* _Short task 1_
In the article on China-U.S. trouble spots in East Asia, how many barrels of oil did China estimate in 2012 that the South China Sea contains?
* _Short task 2_
In the article on China-U.S. trouble spots in East Asia, reproduce the text word for word from "East Asia and" to "America’s hegemon status.".

* _Passage_
>> START
China-U.S. Trouble Spots in East Asia

Nov 09, 2022
  • Sajjad Ashraf

    Former Adjunct Professor, National University of Singapore

East Asia and the western Pacific are the areas where the interests of these powers clash. The U.S. and its partners, as status quo powers, promote what they term as the ‘rules-based order.’  As an ascending power, China is understandably uncomfortable with an order imposed by the victors of the WWII. The U.S. and its partners naturally want to cut China’s ambitions and like in any game of power politics curb China’s rise where it can pose a threat to America’s hegemon status. 

Three disputes in East Asia keeps U.S.-China relations off balance. It begins with U.S. policies over Taiwan even though the U.S., by switching diplomatic recognition in 1979, accepts ‘one China’ and acknowledges Beijing as the legitimate government and Taiwan as a ‘renegade province.’ 

Most recently, in a case of policy double-speak, the U.S. used China’s predictable reaction to Speaker Nancy Pelosi’s visit to Taiwan to announce $1.1 billion of military supplies for Taiwan that lays bare America’s intentions in East Asia. 

The U.S., for the first time, crossed the line of ‘strategic ambiguity’ over the issue of Taiwan when President Biden announced that the U.S. would respond militarily if there was an attack over Taiwan. 

Having triggered the crises and raising the threat levels, the U.S. Government still claims that, “nothing about the visit changed one iota of the U.S. government's policy toward Taiwan or towards China.”

America’s provocation has placed managing tensions over the Taiwan Straits at the very center of the U.S.-China relationship, at least in the short run.

South China Sea 

The other area where American policies are in direct opposition to the rise of China is in the South China Sea (SCS), from where a third of global maritime trade valued at U.S.$3 trillion passes annually. Estimates of undersea wealth by both China and the U.S. vary. The Chinese in 2012 estimated that the SCS contains 125 billion barrels of oil and 500 trillion cubic feet of natural gas. The U.S. estimates released a year later puts the figure at 11 billion barrels of oil and 190 trillion cubic feet of natural gas. On top of these vast energy reserves, in 2015, fish caught in the SCS constituted 12 percent of global supplies.
>> END
* _Collected data_
>> START
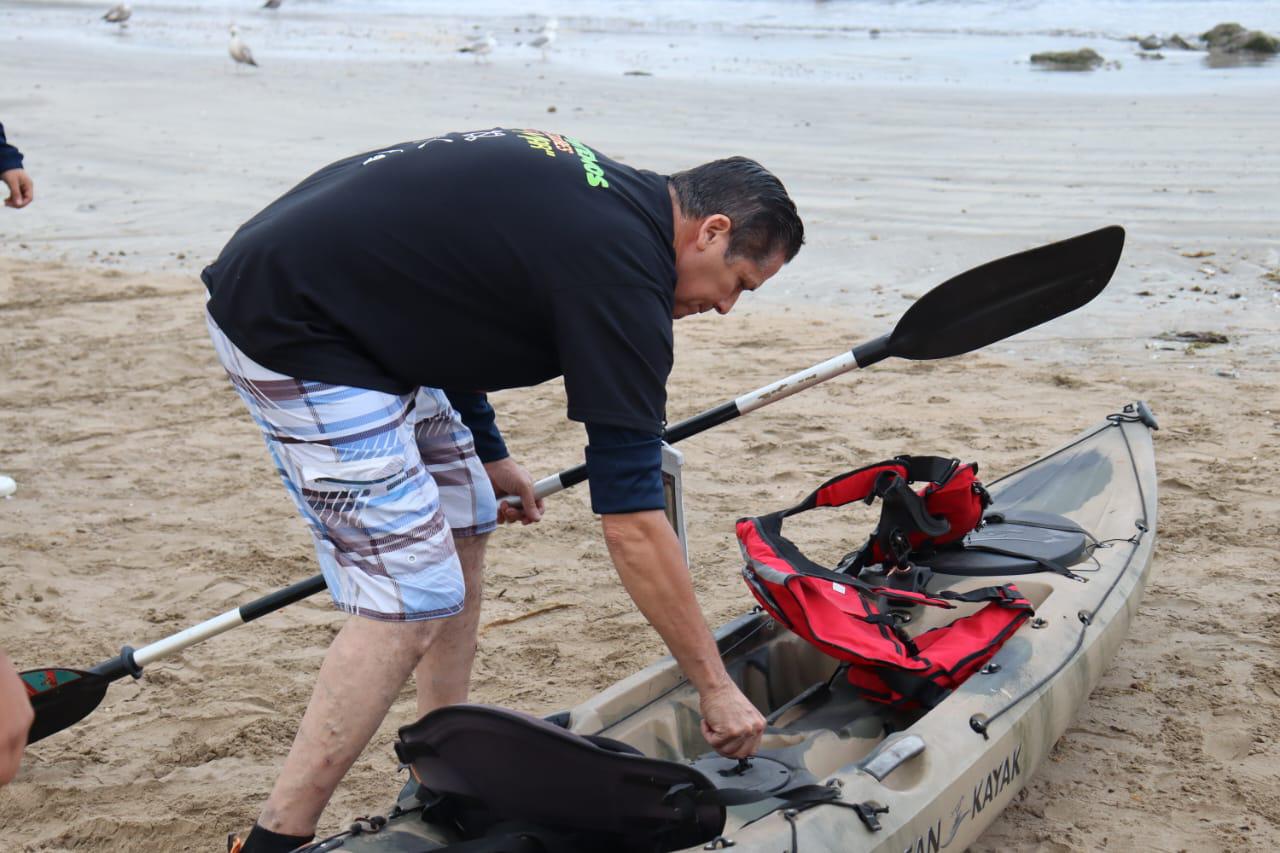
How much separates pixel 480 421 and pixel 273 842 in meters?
>> END
* _Problem solution 1_
125 billion barrels

* _Problem solution 2_
East Asia and the western Pacific are the areas where the interests of these powers clash. The U.S. and its partners, as status quo powers, promote what they term as the ‘rules-based order.’  As an ascending power, China is understandably uncomfortable with an order imposed by the victors of the WWII. The U.S. and its partners naturally want to cut China’s ambitions and like in any game of power politics curb China’s rise where it can pose a threat to America’s hegemon status.